Ces trois mots volent de bouche en bouche ; peu d’hommes en savent, en comprennent, en sentent la véritable signification ; à tout prendre, les économistes, au moins la grande école vraiment digne de porter ce nom, a éclairé les notions concentrées dans ces trois mots, en ce qui touche l’immense domaine de l’industrie humaine. Or, il y a peu de lois, peu d’institutions qui ne méconnaissent la liberté ; il y en a peu qui ne violent l’égalité ; il y en a peut-être encore moins qui n’aient interprété la fraternité contrairement à la nature de l’homme et à son intérêt.

L’économie politique, science naturelle de l’homme social, travaillant pour produire afin de consommer, se trouve aujourd’hui en présence de trois obstacles dont elle est appelée à triompher, à la suite de douloureuses expériences, qui ont été et seront encore tentées sur l’humanité, tanquam in anima vili. Le premier obstacle est une ignorance universelle, fruit du système de l’enseignement public, qui lance la jeunesse dans la voie du passé, et lui cache tout ce qui pourrait la guider dans l’avenir ; le second obstacle est dans les préjugés et les passions des protectionnistes, qui conduisent aux barrières entre les peuples, aux haines de nations, à l’étiolement de l’industrie et au rabougrissement des populations ; le troisième obstacle est dans les illusions socialistes, qui poussent les pouvoirs publics dans l’emploi de procédés incohérents, artificiels, malfaisants et ruineux.

L’ignorance sera vaincue ; les nouvelles institutions politiques dissoudront avec le temps tous ces brouillards qu’ont faits les écoles bâtardes du passé, et notamment l’école universitaire impérialiste, qui a puisé une nouvelle force dans la Restauration et l’établissement de Juillet. Le parti protectionniste verra crouler une à une, par la force des choses, les bases de sa théorie ; les faits finiront par crever les yeux, et l’intérêt des masses devenant, comme c’est juste, la loi suprême, le pouvoir sera entraîné à émanciper nos manufacturiers malgré eux.

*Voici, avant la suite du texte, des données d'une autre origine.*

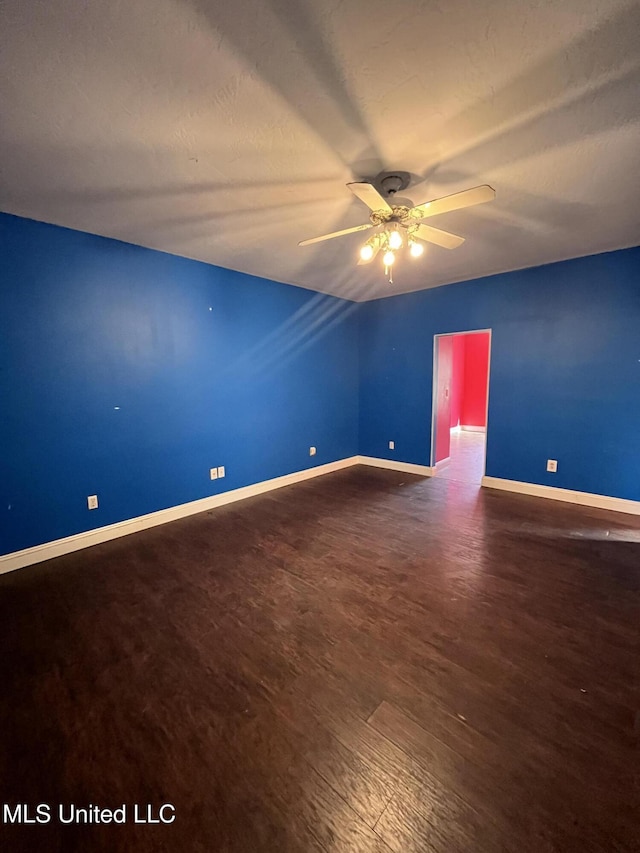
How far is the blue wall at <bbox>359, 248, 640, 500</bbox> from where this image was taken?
3531 mm

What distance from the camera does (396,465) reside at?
17.8 feet

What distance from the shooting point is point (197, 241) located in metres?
3.08

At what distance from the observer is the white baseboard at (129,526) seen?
271cm

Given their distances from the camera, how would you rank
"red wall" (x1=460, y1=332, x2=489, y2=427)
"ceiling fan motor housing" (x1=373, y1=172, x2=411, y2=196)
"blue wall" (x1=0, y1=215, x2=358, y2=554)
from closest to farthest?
"ceiling fan motor housing" (x1=373, y1=172, x2=411, y2=196)
"blue wall" (x1=0, y1=215, x2=358, y2=554)
"red wall" (x1=460, y1=332, x2=489, y2=427)

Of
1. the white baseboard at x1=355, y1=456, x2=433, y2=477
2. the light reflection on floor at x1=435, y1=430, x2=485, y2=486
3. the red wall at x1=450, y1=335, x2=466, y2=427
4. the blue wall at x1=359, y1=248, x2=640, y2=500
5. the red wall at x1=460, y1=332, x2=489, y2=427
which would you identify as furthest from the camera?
the red wall at x1=460, y1=332, x2=489, y2=427

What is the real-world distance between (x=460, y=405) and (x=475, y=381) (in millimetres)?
673

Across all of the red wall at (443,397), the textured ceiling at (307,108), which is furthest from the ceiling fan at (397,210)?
the red wall at (443,397)

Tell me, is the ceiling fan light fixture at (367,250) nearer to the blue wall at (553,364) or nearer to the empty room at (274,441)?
the empty room at (274,441)

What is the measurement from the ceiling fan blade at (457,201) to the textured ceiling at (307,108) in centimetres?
24

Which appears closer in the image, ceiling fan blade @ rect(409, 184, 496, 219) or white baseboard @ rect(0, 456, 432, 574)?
ceiling fan blade @ rect(409, 184, 496, 219)

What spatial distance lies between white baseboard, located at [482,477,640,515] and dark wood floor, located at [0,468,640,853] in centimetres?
82

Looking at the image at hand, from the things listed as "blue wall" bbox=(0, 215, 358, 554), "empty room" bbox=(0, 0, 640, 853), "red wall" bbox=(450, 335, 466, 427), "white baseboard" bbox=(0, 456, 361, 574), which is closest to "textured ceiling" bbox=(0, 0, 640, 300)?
"empty room" bbox=(0, 0, 640, 853)

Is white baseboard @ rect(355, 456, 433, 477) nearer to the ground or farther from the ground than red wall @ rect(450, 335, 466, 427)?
nearer to the ground

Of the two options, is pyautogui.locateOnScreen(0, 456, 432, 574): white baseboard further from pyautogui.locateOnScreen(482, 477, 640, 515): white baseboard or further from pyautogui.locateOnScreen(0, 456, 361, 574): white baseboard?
pyautogui.locateOnScreen(482, 477, 640, 515): white baseboard
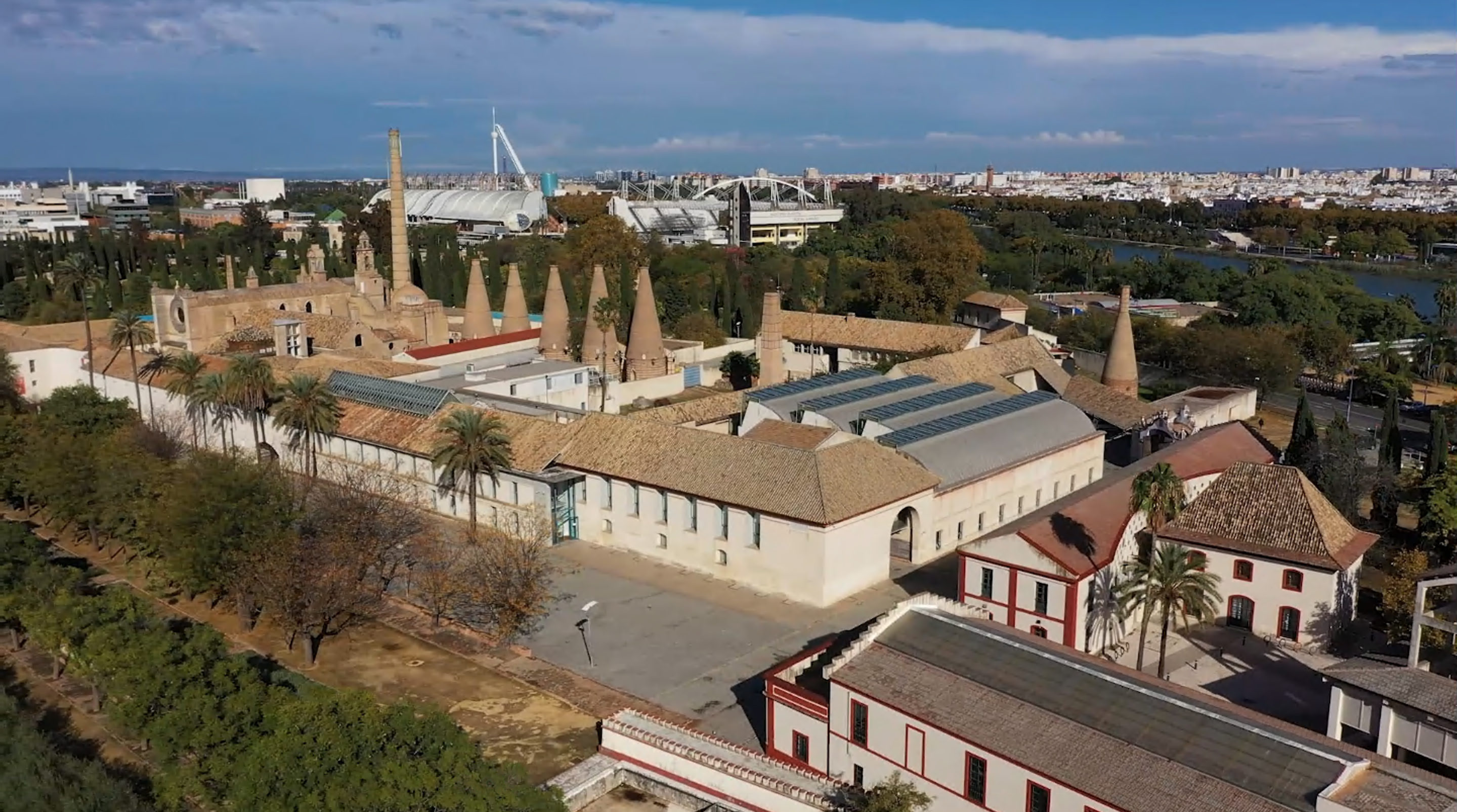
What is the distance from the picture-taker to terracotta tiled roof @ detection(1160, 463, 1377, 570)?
88.8 ft

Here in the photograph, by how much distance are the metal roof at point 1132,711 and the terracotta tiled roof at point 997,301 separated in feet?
164

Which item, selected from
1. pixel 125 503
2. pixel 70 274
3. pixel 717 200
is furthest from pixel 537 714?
pixel 717 200

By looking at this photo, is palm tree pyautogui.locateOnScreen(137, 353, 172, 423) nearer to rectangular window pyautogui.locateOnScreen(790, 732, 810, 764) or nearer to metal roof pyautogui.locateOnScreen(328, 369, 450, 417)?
metal roof pyautogui.locateOnScreen(328, 369, 450, 417)

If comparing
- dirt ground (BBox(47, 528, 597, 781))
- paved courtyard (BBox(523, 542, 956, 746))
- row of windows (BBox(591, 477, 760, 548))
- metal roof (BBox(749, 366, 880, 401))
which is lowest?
dirt ground (BBox(47, 528, 597, 781))

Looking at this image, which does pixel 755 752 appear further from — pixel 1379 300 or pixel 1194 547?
pixel 1379 300

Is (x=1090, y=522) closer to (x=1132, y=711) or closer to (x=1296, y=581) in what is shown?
(x=1296, y=581)

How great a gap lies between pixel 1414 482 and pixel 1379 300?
181 ft

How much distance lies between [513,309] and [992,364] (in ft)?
85.8

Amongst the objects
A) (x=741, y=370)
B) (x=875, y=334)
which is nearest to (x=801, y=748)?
(x=741, y=370)

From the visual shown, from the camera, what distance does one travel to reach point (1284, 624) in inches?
1081

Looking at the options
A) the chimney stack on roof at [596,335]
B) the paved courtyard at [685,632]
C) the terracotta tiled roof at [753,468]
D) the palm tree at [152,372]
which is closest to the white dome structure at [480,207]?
the chimney stack on roof at [596,335]

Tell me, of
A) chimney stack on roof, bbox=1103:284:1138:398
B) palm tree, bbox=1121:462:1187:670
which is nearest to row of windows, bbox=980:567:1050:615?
palm tree, bbox=1121:462:1187:670

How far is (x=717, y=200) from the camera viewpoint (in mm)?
154000

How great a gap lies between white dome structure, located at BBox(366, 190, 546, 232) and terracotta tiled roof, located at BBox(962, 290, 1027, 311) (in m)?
83.5
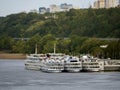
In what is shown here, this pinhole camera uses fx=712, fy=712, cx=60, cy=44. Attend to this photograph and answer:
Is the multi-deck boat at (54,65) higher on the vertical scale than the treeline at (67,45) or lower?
lower

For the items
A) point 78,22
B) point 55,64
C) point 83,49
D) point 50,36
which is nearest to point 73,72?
point 55,64

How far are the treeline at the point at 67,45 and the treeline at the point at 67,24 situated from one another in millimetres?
6144

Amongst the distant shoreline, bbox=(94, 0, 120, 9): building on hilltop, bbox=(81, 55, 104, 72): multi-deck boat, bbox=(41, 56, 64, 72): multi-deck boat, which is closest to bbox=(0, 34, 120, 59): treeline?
the distant shoreline

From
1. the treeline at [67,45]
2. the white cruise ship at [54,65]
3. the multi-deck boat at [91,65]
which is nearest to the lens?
the white cruise ship at [54,65]

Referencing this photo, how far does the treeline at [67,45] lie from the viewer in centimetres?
9375

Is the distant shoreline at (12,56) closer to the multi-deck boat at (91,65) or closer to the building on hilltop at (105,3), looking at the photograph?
the multi-deck boat at (91,65)

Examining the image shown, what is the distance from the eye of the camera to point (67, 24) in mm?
140375

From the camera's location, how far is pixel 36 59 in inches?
3076

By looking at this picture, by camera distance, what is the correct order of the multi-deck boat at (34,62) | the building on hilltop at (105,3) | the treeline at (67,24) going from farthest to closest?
the building on hilltop at (105,3), the treeline at (67,24), the multi-deck boat at (34,62)

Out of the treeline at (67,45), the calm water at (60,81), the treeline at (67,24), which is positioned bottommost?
the calm water at (60,81)

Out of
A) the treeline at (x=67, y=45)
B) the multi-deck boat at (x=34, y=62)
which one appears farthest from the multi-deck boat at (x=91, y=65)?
the treeline at (x=67, y=45)

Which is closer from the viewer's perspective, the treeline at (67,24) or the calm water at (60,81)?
the calm water at (60,81)

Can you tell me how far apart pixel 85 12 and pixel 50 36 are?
65.1 ft

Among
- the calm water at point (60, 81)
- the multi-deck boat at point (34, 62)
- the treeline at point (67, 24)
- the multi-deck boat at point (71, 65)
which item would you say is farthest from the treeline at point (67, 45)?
the calm water at point (60, 81)
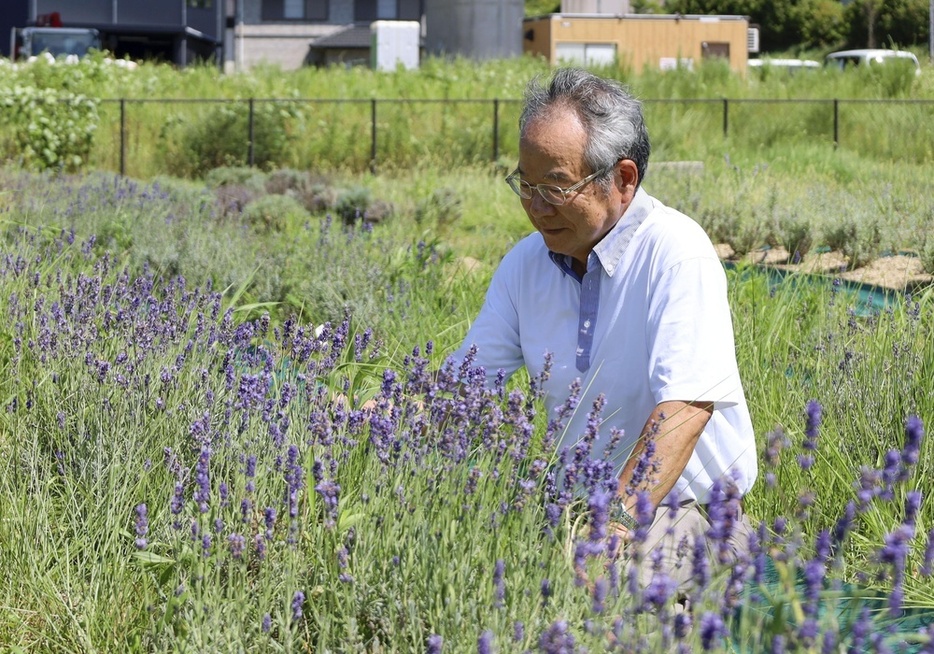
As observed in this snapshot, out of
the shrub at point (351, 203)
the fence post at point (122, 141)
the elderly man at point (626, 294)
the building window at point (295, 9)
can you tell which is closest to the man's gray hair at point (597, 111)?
the elderly man at point (626, 294)

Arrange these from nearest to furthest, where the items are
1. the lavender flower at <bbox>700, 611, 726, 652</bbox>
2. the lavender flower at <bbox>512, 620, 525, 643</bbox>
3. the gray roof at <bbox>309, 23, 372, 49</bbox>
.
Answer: the lavender flower at <bbox>700, 611, 726, 652</bbox>
the lavender flower at <bbox>512, 620, 525, 643</bbox>
the gray roof at <bbox>309, 23, 372, 49</bbox>

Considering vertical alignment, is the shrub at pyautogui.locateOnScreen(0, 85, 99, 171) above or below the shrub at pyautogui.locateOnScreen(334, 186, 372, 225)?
above

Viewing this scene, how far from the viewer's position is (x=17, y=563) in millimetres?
2541

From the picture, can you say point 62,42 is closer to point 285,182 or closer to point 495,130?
point 495,130

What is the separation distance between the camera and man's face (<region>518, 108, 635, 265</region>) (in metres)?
2.71

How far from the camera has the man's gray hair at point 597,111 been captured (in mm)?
2713

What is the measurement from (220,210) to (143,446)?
19.2ft

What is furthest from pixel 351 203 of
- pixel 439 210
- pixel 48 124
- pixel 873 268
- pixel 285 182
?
pixel 48 124

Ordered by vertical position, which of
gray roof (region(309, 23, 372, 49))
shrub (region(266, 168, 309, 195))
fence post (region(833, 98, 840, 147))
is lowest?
shrub (region(266, 168, 309, 195))

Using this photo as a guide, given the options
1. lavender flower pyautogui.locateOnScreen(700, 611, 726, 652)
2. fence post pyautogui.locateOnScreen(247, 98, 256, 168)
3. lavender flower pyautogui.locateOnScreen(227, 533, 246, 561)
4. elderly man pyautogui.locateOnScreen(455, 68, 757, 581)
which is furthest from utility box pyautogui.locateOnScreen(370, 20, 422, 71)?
lavender flower pyautogui.locateOnScreen(700, 611, 726, 652)

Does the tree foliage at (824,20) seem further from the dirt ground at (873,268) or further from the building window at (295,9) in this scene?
the dirt ground at (873,268)

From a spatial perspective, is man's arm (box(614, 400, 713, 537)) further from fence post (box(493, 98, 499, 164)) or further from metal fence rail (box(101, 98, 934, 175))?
fence post (box(493, 98, 499, 164))

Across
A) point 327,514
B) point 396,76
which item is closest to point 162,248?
point 327,514

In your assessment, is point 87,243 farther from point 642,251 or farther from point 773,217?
point 773,217
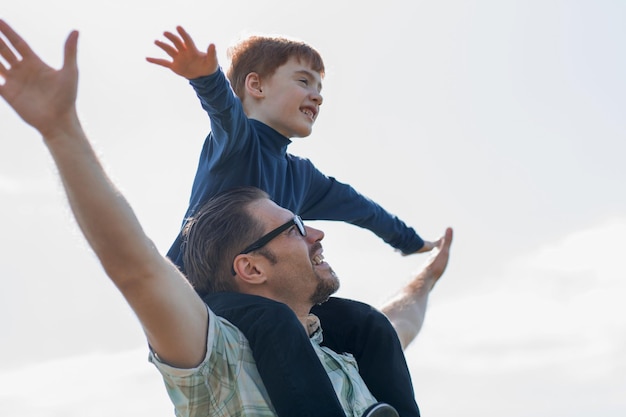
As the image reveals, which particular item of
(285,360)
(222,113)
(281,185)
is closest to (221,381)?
(285,360)

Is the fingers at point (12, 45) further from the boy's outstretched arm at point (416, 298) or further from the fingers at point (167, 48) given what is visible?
the boy's outstretched arm at point (416, 298)

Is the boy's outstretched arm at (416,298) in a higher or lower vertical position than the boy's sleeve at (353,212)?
lower

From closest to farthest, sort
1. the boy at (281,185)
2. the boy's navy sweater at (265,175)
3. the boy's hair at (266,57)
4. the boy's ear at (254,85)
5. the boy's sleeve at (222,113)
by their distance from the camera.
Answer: the boy at (281,185) < the boy's sleeve at (222,113) < the boy's navy sweater at (265,175) < the boy's ear at (254,85) < the boy's hair at (266,57)

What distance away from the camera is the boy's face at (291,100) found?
22.3 feet

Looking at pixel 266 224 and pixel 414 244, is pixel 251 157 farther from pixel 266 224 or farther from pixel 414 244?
pixel 414 244

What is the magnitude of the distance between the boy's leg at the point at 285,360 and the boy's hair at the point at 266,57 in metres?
2.60

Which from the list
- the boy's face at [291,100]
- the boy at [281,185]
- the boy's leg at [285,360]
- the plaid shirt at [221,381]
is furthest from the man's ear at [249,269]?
the boy's face at [291,100]

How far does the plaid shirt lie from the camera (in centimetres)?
458

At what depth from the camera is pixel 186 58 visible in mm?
5520

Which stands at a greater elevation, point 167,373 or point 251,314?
point 251,314

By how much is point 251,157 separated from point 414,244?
198 cm

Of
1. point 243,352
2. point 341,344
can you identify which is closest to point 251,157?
point 341,344

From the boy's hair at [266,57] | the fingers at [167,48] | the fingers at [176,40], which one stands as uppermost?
the boy's hair at [266,57]

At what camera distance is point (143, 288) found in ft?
14.0
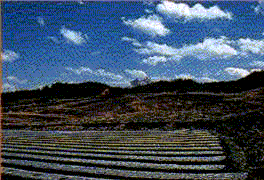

Quant aux socialistes, les voilà enfermés dans la tour de Babel, et obligés de s’expliquer entre eux. Relativement aux trois quarts des procédés qu’ils ont prônés, il ne résultera du conflit dans lequel ils se trouvent engagés que confusion et déception. Quant à l’autre quart, sur lequel ils parviendront à s’entendre, remarquez bien qu’il portera, sauf très-peu d’exceptions, sur des idées que Quesnay, Turgot, Adam Smith, Malthus, Say et autres ont déjà complétement élucidées, et qui rentrent dans le domaine du sens commun économique.

Personne mieux que nous n’a rendu hommage aux talents et aux brillantes qualités de quelques adeptes des écoles socialistes ; talent d’élocution, talent de style, imagination, enthousiasme, passions généreuses (abstraction faite d’un peu de haine, d’injustice et parfois de grossièreté à l’égard de l’école libérale) ; mais nous avons toujours dit et nous maintenons que toutes ces belles intelligences s’étaient fourvoyées ; qu’Hercules modernes, ils avaient entrepris de soulever l’impossible, et nous avons été réduits à admirer la beauté de leurs muscles en même temps que l’inanité de leurs efforts.

Les socialistes, les communistes surtout ont vécu jusqu’ici à l’ombre des prohibitions politiques. Tenus de s’expliquer et d’agir désormais au grand air de la liberté, ils verront leur conviction s’évanouir, et il ne leur restera de l’ensemble de leurs idées que ce qu’il y a de vrai et de praticable. Or, ce qu’il y a de vrai et de praticable en eux ne leur appartient pas exclusivement ; c’est le fonds commun de toutes les théories qui ont la société pour but. Ajoutons que de temps en temps un socialiste se détache de la ruche où il a grandi, pour protester contre les illusions de sa jeunesse, et pour entamer avec son école un combat profitable à la vérité universelle.